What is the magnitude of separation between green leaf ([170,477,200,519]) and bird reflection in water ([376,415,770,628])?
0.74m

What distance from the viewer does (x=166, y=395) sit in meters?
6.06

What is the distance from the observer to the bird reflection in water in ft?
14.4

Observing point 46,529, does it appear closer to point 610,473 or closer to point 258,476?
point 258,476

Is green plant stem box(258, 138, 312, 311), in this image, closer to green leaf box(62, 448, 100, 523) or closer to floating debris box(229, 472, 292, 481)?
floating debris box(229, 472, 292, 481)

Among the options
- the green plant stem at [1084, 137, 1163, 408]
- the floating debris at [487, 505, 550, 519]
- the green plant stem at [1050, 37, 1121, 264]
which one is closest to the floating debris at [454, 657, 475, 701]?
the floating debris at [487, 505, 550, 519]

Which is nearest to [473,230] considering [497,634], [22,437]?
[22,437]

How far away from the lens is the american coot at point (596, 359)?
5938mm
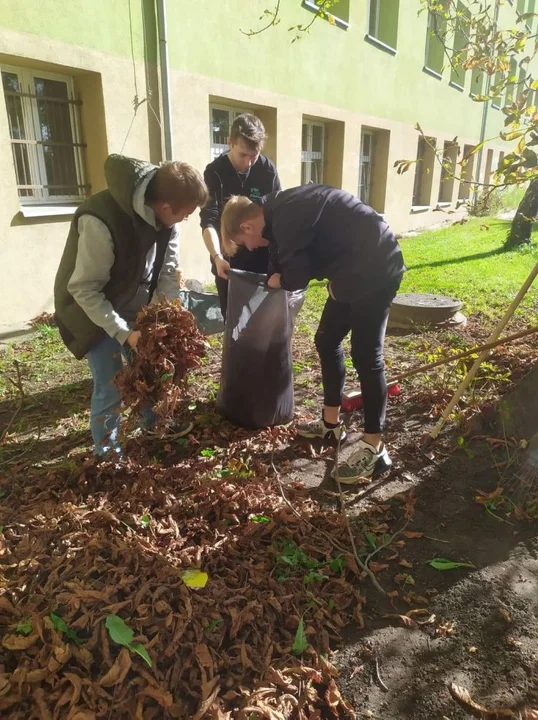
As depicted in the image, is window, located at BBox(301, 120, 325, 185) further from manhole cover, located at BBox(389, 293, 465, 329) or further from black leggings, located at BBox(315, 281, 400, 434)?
black leggings, located at BBox(315, 281, 400, 434)

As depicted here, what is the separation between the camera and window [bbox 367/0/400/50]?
11.9 m

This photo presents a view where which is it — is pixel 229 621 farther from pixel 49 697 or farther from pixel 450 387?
pixel 450 387

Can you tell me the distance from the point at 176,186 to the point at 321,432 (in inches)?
67.7

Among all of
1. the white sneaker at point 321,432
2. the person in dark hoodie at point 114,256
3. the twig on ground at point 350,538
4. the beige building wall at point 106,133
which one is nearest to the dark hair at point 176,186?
the person in dark hoodie at point 114,256

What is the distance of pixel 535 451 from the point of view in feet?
9.27

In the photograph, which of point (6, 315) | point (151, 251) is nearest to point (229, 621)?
point (151, 251)

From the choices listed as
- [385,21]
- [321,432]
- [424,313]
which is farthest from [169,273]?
[385,21]

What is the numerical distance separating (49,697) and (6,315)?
15.8 feet

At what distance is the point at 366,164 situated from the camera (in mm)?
13070

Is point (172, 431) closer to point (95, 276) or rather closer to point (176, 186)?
point (95, 276)

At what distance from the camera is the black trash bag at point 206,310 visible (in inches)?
142

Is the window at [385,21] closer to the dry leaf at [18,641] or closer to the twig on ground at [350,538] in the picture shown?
the twig on ground at [350,538]

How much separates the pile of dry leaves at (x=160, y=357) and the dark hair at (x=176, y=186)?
49 cm

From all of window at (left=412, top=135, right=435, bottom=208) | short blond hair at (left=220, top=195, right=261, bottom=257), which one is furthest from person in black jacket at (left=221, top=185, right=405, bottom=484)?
window at (left=412, top=135, right=435, bottom=208)
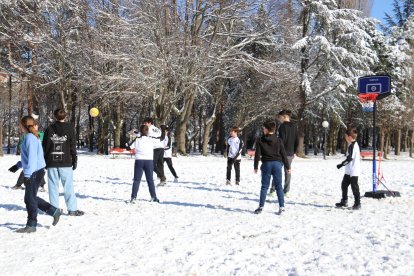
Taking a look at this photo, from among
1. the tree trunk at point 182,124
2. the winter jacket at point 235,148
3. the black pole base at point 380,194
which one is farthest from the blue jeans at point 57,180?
the tree trunk at point 182,124

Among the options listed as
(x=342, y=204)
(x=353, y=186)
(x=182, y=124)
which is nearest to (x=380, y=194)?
(x=342, y=204)

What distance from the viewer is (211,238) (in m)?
6.45

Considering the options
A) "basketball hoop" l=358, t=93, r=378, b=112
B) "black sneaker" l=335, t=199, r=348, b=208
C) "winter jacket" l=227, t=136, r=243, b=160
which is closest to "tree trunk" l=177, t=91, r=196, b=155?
"winter jacket" l=227, t=136, r=243, b=160

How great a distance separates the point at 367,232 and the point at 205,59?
20.3 metres

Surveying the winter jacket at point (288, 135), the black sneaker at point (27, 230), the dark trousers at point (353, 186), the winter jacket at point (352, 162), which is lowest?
the black sneaker at point (27, 230)

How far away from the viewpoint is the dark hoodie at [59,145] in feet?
25.8

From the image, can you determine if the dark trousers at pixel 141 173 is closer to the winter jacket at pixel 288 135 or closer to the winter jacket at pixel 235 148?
the winter jacket at pixel 288 135

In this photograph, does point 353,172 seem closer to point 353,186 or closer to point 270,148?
point 353,186

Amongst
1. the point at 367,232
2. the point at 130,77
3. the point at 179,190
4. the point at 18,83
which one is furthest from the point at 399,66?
the point at 367,232

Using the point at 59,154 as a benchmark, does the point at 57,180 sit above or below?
below

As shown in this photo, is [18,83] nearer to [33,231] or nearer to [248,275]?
[33,231]

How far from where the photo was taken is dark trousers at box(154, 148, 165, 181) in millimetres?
12965

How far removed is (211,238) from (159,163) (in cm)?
691

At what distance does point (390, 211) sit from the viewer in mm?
8984
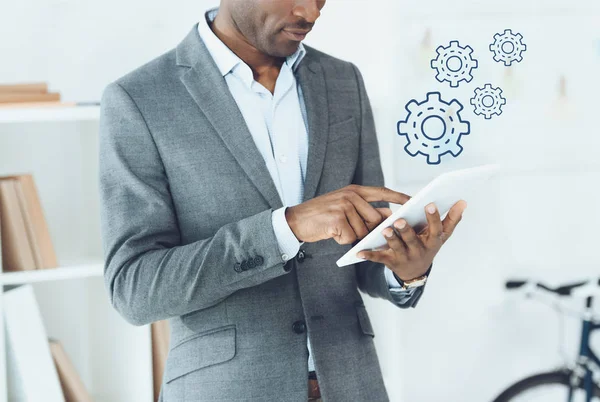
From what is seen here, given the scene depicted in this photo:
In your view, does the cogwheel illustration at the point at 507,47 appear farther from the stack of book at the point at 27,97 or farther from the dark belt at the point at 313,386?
the stack of book at the point at 27,97

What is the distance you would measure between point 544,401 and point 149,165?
1.68m

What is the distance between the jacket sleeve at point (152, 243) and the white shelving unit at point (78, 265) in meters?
0.56

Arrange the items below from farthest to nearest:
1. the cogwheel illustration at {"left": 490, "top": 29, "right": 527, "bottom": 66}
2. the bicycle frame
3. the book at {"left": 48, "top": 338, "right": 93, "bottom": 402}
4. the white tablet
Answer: the bicycle frame, the book at {"left": 48, "top": 338, "right": 93, "bottom": 402}, the cogwheel illustration at {"left": 490, "top": 29, "right": 527, "bottom": 66}, the white tablet

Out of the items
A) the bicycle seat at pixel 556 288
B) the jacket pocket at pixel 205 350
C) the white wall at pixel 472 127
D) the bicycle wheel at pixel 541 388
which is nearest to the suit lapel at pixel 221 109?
the jacket pocket at pixel 205 350

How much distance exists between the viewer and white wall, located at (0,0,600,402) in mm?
1845

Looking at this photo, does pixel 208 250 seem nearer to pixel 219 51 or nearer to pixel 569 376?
pixel 219 51

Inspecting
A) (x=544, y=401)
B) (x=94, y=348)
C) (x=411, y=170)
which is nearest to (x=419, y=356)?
(x=544, y=401)

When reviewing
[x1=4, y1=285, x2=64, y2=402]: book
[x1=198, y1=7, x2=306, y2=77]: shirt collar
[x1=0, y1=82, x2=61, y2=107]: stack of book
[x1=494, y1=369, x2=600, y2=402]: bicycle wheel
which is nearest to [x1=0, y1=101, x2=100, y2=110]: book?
[x1=0, y1=82, x2=61, y2=107]: stack of book

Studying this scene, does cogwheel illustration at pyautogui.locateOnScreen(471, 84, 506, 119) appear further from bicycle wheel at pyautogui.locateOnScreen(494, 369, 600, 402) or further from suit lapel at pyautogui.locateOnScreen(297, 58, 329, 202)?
bicycle wheel at pyautogui.locateOnScreen(494, 369, 600, 402)

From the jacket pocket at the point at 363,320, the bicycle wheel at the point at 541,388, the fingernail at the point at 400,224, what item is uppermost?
the fingernail at the point at 400,224

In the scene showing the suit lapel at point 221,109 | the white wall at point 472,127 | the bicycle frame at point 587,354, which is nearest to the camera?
the suit lapel at point 221,109

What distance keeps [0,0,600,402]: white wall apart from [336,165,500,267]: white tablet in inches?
17.6

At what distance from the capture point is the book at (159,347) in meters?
1.77

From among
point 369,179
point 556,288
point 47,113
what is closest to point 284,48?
point 369,179
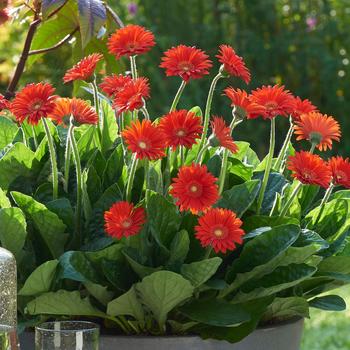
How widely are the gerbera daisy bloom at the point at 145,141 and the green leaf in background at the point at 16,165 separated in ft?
0.76

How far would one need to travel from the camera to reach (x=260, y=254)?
1.19 m

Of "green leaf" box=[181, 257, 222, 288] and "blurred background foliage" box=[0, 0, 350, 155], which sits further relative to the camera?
"blurred background foliage" box=[0, 0, 350, 155]

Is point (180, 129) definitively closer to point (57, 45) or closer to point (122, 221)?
point (122, 221)

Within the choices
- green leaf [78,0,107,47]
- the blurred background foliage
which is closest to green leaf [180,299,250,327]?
green leaf [78,0,107,47]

::::::::

# [THE REQUEST]
Reproduce the lines above verbatim, from the line containing "Is point (180, 129)" up to and including the last line of the records, and output nothing else.

# [ANSWER FOR THE TASK]
Is point (180, 129) definitively closer to point (57, 45) or closer to point (122, 221)?
point (122, 221)

Within the choices
- green leaf [78,0,107,47]
- the blurred background foliage
which is closest to green leaf [180,299,250,327]?
green leaf [78,0,107,47]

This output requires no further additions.